-------- Supplied material --------

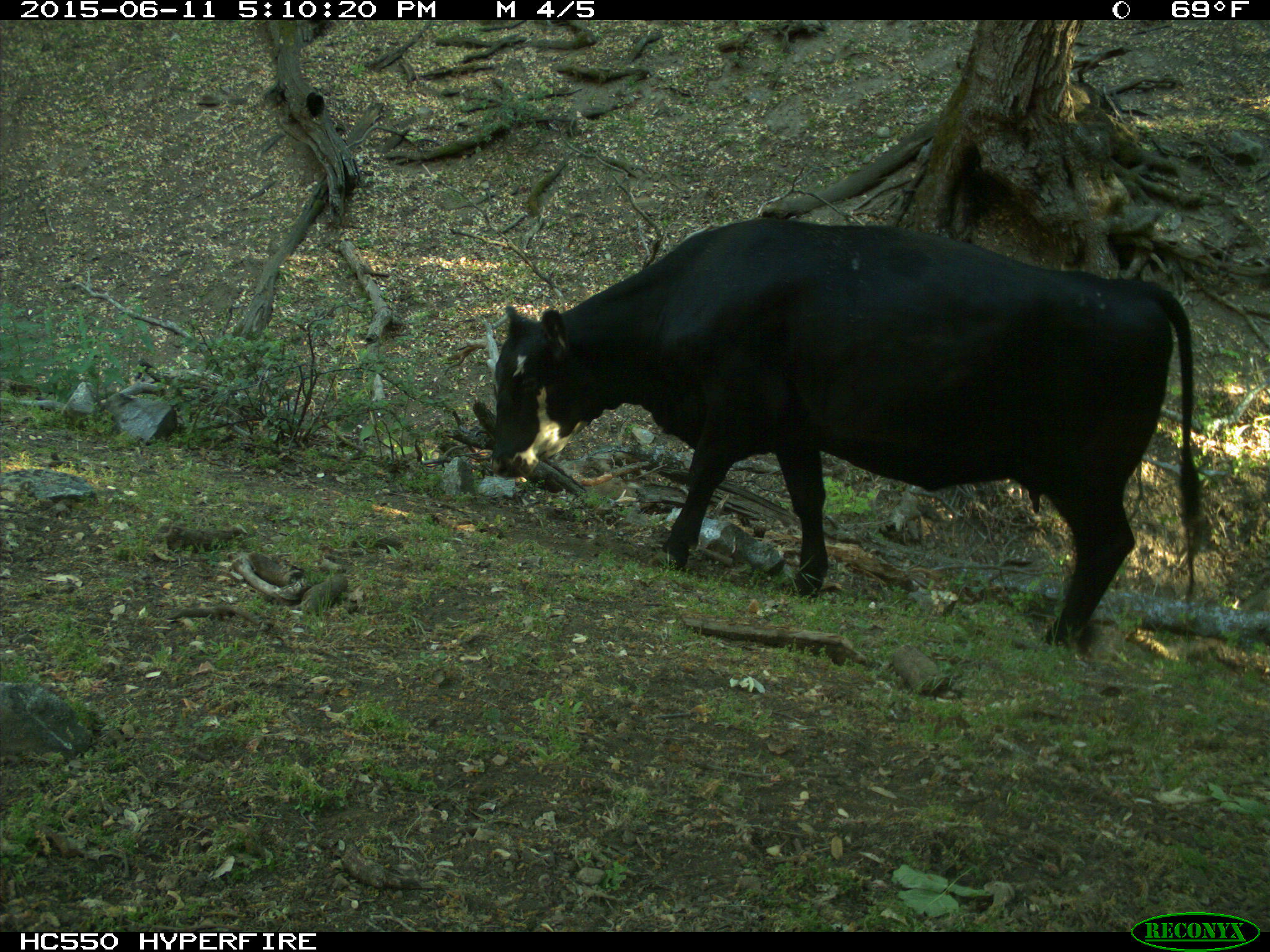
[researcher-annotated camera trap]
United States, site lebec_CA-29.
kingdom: Animalia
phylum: Chordata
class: Mammalia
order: Artiodactyla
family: Bovidae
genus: Bos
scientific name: Bos taurus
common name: domestic cow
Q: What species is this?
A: Bos taurus (domestic cow).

--------

◆ **Task directions**
Set down exactly what runs from the line with "kingdom: Animalia" to the last line of the data above, including both of those lines and no others.

◆ **Exercise answer**
kingdom: Animalia
phylum: Chordata
class: Mammalia
order: Artiodactyla
family: Bovidae
genus: Bos
scientific name: Bos taurus
common name: domestic cow
Q: What species is this?
A: Bos taurus (domestic cow).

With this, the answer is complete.